Private Finance Initiatives get a patchy press this week. Michael Wilford has announced that he is fed up with working in the UK, citing the prevalence of PFI as one of the main sources of dissatisfaction (pages 20-21).
The Commission for Architecture and the Built Environment has reiterated its conviction that PFI can produce exemplary buildings by praising Bennetts Associates' and Lomax, Cassidy & Edwards' proposal for Brighton Central Library as 'an exemplary private finance initiative'. So why is it that the PFI is encouraging one of our leading architects to seek work abroad, and allowing another to thrive?
The successful implementation of a PFI project is dependent on a responsible client, and CABE has, rightly, been quick to praise Brighton local authority for its commitment to the library project. But it is also a procedure which suits some architects better than others.Wilford has built his career on a series of close one-to-one relationships with long-standing clients, who invariably have the will and the resources to give him a relatively free rein.
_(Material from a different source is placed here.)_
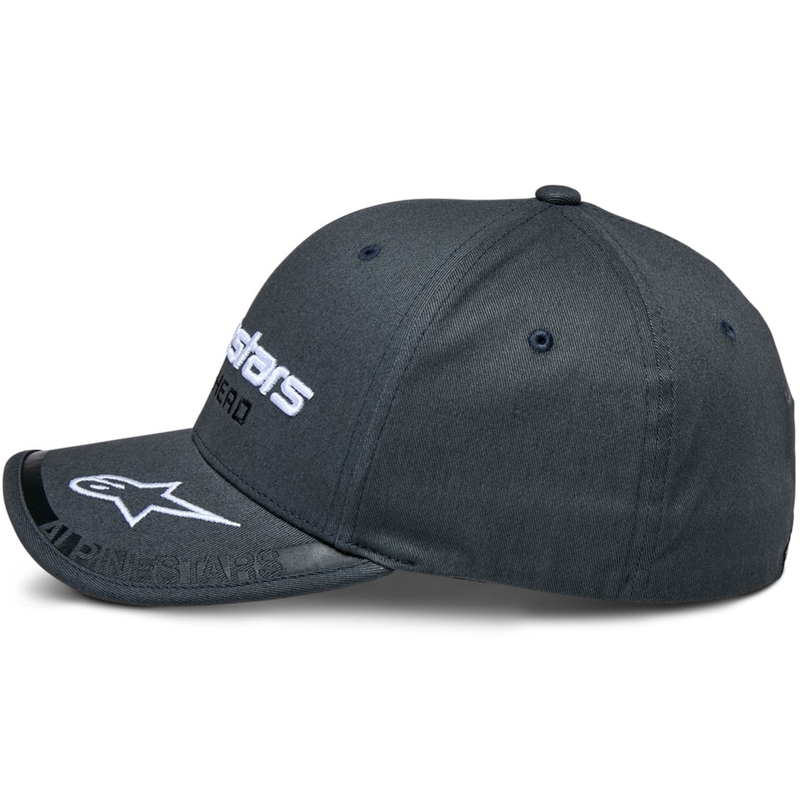 Alpinestars Ident cepure pelēk- melna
He is a design architect of the old school, infinitely more interested in realising a vision than in the day-to-day grind of administration and management. Bennetts Associates, on the other hand, is a no-nonsense organisation, adept at navigating the intricacies of governmental bureaucracy, and equally at home with commercial clients. In architectural terms it is a Blairite dream: a practice which relishes the prospect of delivering the best possible result within economic and time constraints - while keeping the paperwork up to date.
Bennetts also has a certain bullishness, which may prove particularly useful in the future. One of Wilford's gripes about PFI is that, while it is relatively simple to persuade a client to accept a decent design, it is rather more tricky to persuade them to accept the specification. It is excellent news that the designs for Brighton Central Library are so good - but maintaining quality at the pre-planning stage is the easy bit. For the architects and for CABE, the real challenge lies ahead.